--- Start of Input rows ---
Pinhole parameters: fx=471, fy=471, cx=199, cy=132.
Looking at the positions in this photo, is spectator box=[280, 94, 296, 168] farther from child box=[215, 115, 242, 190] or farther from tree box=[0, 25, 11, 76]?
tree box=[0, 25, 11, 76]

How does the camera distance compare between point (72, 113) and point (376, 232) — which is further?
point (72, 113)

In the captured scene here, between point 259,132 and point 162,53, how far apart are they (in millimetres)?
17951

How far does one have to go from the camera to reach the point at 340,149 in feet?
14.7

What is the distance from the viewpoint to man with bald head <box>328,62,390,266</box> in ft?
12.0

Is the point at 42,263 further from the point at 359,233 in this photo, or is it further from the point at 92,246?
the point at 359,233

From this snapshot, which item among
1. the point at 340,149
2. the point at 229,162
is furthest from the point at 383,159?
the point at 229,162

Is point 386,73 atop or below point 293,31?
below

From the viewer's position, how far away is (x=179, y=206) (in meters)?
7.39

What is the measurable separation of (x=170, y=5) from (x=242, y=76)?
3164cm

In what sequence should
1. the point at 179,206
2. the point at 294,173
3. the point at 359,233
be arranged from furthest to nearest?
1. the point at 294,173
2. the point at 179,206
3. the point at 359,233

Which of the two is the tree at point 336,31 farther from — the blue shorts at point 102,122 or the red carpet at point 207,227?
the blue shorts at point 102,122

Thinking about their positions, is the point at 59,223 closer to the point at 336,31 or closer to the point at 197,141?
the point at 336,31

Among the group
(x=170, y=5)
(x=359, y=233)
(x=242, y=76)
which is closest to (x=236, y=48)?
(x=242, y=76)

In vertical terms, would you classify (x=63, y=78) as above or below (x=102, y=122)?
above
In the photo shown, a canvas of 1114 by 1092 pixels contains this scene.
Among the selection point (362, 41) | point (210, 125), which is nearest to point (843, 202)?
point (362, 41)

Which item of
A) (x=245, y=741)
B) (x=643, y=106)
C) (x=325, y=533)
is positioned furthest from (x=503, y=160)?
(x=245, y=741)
--- End of Input rows ---
== What you need to do ==
Copy out every one of the rows above word for word, keeping their original order.

== Written response ==
Pinhole parameters: fx=471, fy=471, cx=199, cy=132.
Looking at the positions in this photo, is spectator box=[280, 94, 296, 168] farther from child box=[215, 115, 242, 190] or farther from tree box=[0, 25, 11, 76]?
tree box=[0, 25, 11, 76]

How does the camera distance compare between point (72, 113) and point (376, 232) — which is further?
point (72, 113)

In the captured scene here, between point 259,132 and point 162,53, how far apart are they (in millimetres)?
17951

How far does one have to go from the camera to reach the point at 340,149 in feet?
14.7

What is the distance from the viewpoint to man with bald head <box>328,62,390,266</box> in ft?
12.0

Is the point at 42,263 further from the point at 359,233 in this photo, or is it further from the point at 92,246?
the point at 359,233

From this snapshot, which item among
1. the point at 340,149
2. the point at 229,162
is furthest from the point at 383,159?
the point at 229,162

Is point 386,73 atop or below point 293,31?
below

From the viewer's position, how far away is (x=179, y=206) (in meters)?
7.39

What is the measurable separation of (x=170, y=5) from (x=242, y=76)?
3164cm

In what sequence should
1. the point at 179,206
2. the point at 294,173
3. the point at 359,233
be arranged from furthest to nearest?
1. the point at 294,173
2. the point at 179,206
3. the point at 359,233

Which of the two is the tree at point 336,31 farther from — the blue shorts at point 102,122 or the red carpet at point 207,227?
the blue shorts at point 102,122

Thinking about their positions, is the point at 59,223 closer to the point at 336,31 or closer to the point at 197,141?
the point at 336,31

Among the group
(x=170, y=5)
(x=359, y=233)
(x=242, y=76)
which is closest to (x=236, y=48)?
(x=242, y=76)

In vertical terms, would you classify (x=63, y=78) as above or below (x=102, y=122)?
above
In the photo shown, a canvas of 1114 by 1092 pixels contains this scene.
Among the selection point (362, 41) | point (210, 125), which is nearest to point (843, 202)?
point (362, 41)

Which item of
A) (x=245, y=741)
B) (x=643, y=106)
C) (x=325, y=533)
is positioned furthest from (x=503, y=160)?
(x=245, y=741)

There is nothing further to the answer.